Micha hatte sie schon beim ersten Kampf gegen Fiacail Fhola sehr bewundert und wollte sie jetzt unbedingt in ihrer eigenen Sprache begrüßen. Sich auf die richtige Aussprache konzentrierend, setzte er eifrig an: »Tá áthas orm …« Wie ging das noch mal weiter? Dich? Du? »… tú … a bhualadh

Die Präsidentin lachte und gab ein paar liebenswürdige Worte zurück, die er nicht verstand. Unauffällig raunte ihm Eric ins Ohr: »Du hast gerade gesagt: ›Ich freue mich, Sie zu schlagen.‹ Gute Arbeit, du Idiot.« Dann ließ er sich seinerseits von McAleese begrüßen.

Oh, dachte Micha und überging seinen Fauxpas tapfer. Wenn er Situationen meistern konnte, dann solche. Mit Gälisch fiel er nicht zum ersten Mal auf die Fresse.

»Ich schlage vor«, begann Löhse, als der Austausch von Höflichkeiten beendet war, »dass wir uns jetzt mit unseren Vampirjägern treffen und die Lage besprechen. Hat die MIU noch ihre Basis in Mockritz? Dann können wir mit zu euch kommen.«

»Nein, leider nicht«, gab Eric sofort zu. »Wir sind jetzt stationiert im Universitätsklinikum.«

»Oh, na so was. Das ist kein geeigneter Ort für geheime Konferenzen, fürchte ich. In dem Fall würde ich euch bitten, mit uns nach Coschütz zu fahren. Da haben wir ein kleines Meeting-Center.«

Micha sah Eric an. »Sollten wir Buschfeldt melden, was wir machen?«

»Das könnt ihr von da aus tun«, bot Löhse an. »Den guten Herrn Buschfeldt würde Frau McAleese auch gerne wieder einmal sehen.«

»Jaah, ganz bestimmt, das will jeder.«

»Komm, Michael«, sagte Eric müde, »wir gehen mit und hören uns das an.«

Sodann brachen sie zu viert mit dem Wagen der Präsidentin auf.

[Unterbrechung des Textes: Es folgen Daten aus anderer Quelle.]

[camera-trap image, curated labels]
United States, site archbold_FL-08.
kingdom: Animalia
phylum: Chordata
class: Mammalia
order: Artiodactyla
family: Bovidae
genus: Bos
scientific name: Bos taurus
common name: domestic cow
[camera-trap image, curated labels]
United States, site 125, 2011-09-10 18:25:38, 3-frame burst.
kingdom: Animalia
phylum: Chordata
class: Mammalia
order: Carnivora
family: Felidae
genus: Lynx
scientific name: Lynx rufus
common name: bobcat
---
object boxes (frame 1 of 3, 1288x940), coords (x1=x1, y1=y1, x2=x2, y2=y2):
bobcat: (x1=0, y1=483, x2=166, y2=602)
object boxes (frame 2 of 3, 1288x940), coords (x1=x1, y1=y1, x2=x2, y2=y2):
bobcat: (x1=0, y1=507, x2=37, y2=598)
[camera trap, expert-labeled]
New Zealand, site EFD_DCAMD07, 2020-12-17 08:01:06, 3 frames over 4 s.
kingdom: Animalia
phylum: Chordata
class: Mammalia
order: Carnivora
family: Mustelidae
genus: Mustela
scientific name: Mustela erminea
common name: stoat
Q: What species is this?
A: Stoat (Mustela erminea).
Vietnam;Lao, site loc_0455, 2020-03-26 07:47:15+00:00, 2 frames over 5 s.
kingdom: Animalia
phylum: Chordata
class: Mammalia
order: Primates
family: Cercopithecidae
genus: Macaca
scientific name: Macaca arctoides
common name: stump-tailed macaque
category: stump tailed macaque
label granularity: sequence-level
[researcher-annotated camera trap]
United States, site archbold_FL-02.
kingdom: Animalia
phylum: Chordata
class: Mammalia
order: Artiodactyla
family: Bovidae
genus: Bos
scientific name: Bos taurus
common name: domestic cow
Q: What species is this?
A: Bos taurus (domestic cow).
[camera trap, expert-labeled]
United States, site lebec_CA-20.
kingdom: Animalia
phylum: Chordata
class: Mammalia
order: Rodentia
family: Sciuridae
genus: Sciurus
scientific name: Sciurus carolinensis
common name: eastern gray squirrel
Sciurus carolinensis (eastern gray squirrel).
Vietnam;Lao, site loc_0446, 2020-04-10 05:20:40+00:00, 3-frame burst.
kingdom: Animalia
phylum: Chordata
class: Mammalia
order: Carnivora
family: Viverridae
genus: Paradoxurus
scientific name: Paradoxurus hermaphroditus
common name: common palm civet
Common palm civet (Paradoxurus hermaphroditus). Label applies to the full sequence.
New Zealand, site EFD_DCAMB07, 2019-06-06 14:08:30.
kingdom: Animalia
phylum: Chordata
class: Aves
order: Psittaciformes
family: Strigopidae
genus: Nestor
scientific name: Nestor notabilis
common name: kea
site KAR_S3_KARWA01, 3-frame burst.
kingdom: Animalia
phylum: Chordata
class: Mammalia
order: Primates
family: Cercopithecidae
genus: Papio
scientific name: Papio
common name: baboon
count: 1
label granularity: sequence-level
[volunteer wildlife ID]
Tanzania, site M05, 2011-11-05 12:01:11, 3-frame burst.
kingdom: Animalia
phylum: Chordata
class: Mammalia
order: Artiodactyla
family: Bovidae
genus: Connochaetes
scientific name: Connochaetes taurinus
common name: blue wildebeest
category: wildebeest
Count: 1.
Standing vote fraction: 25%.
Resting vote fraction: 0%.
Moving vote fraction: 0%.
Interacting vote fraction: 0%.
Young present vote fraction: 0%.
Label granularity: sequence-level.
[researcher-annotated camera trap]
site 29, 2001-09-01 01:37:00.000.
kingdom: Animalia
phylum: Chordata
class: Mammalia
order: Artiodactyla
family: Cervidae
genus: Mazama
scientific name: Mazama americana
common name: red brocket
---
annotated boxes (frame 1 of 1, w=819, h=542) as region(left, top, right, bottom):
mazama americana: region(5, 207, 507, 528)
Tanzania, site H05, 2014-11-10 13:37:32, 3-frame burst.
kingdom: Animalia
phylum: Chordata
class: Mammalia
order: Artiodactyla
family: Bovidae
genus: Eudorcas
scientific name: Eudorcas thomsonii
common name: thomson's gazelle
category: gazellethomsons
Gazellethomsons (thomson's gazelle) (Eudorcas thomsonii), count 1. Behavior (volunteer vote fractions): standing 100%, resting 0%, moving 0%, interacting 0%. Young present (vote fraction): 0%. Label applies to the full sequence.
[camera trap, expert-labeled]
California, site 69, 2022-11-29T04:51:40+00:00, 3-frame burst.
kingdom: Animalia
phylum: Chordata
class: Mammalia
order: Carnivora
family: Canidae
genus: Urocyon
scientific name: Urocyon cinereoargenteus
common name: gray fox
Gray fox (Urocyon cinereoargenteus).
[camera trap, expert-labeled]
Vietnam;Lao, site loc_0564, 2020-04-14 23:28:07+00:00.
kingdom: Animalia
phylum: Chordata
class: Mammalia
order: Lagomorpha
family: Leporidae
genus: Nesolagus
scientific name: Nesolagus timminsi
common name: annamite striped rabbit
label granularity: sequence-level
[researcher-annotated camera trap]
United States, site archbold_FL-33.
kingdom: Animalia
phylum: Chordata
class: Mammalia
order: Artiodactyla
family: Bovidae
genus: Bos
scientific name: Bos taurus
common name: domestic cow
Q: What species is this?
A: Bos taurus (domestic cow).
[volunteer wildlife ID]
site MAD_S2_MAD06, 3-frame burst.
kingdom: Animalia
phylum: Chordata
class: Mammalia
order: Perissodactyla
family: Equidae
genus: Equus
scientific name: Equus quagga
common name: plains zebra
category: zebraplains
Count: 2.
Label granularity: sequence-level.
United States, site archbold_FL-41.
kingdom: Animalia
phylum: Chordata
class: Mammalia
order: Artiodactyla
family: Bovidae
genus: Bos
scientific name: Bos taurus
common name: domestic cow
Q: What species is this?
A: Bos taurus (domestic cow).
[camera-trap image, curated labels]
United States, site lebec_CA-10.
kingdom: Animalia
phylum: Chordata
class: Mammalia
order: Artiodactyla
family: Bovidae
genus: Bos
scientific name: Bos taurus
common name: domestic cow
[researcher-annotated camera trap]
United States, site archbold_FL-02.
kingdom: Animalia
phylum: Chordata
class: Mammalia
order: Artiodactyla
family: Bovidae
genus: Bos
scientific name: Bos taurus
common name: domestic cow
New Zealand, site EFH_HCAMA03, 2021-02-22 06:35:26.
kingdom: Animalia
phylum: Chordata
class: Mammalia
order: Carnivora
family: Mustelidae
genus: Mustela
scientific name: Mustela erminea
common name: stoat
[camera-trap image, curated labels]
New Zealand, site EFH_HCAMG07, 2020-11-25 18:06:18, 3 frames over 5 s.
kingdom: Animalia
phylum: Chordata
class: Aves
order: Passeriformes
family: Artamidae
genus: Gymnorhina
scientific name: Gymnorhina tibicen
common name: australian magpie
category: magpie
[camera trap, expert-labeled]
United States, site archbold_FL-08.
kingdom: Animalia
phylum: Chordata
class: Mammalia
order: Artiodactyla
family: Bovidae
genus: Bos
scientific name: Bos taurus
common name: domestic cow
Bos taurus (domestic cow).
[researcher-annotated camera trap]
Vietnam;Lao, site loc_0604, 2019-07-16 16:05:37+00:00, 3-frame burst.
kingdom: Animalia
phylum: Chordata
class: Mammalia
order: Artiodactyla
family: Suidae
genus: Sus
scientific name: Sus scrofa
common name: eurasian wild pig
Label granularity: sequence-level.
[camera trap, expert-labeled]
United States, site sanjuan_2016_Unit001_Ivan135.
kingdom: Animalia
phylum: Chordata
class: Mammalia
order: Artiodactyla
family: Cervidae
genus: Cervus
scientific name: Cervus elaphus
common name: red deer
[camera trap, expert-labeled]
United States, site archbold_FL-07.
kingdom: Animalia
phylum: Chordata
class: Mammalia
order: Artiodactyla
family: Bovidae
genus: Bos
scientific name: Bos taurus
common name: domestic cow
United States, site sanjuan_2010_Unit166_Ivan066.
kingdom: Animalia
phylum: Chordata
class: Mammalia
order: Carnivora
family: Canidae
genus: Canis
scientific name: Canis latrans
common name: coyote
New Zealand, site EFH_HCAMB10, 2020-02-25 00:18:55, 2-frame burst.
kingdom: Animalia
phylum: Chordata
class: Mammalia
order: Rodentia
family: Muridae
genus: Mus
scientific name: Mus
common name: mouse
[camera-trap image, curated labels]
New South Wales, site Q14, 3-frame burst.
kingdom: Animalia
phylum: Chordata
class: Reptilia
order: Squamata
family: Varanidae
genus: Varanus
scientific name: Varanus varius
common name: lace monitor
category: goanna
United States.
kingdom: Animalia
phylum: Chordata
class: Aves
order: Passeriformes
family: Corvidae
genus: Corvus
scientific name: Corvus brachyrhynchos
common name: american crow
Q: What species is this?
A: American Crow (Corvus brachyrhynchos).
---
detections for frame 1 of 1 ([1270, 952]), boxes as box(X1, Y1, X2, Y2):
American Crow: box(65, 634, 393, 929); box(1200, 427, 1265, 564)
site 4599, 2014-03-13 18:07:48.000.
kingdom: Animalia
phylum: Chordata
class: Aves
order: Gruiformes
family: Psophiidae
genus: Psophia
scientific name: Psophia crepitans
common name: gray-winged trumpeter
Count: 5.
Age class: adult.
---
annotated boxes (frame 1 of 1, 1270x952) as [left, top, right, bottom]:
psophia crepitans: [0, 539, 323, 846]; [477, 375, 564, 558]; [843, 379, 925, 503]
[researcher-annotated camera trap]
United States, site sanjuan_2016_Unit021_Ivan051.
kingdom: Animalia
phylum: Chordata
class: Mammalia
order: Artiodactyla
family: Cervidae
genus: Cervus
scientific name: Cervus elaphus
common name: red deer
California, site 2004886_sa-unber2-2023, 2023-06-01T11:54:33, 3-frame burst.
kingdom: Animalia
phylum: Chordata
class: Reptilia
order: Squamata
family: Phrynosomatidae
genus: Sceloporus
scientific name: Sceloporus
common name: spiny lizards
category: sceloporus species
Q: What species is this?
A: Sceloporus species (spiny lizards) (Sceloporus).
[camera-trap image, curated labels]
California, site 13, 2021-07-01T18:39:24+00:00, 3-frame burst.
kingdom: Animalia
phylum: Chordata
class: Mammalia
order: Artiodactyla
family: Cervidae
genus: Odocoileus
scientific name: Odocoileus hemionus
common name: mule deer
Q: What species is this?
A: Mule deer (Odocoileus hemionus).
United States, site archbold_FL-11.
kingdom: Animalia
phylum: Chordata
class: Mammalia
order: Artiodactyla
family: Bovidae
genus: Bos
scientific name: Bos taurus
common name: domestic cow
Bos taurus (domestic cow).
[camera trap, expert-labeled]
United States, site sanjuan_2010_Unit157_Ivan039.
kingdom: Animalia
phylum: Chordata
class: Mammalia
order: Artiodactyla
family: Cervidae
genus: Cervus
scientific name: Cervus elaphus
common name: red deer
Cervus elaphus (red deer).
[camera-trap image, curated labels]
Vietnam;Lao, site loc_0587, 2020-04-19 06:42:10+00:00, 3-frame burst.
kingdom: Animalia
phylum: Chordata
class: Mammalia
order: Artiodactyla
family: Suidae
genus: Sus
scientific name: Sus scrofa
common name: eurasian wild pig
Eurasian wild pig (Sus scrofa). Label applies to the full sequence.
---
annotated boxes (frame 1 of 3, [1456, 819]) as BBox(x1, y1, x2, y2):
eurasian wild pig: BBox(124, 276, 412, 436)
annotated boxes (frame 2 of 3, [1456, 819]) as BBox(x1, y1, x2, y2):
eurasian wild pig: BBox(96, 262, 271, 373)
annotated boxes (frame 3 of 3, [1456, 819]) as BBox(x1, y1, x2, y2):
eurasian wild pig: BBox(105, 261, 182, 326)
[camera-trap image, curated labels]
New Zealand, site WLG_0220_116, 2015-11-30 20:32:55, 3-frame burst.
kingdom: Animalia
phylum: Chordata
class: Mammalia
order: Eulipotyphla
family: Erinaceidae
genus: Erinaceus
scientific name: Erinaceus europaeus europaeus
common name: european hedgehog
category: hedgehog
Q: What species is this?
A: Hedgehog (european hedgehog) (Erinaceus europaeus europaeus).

Nachwort zu diesem Kapitel:
uafásach = schrecklich, furchtbar
rua = rothaarig
A chairde! = O Freunde! (Vok.)
A stóir! = O Schatz!
Póg mo thóin! = Küss meinen Hintern!
táin = Herde
amadán = Idiot
Tá áthas orm bualadh leat. = Ich freue mich, dich/Sie zu treffen.
Tá áthas orm tú a bhualadh. = Ich freue mich, dich/Sie zu schlagen.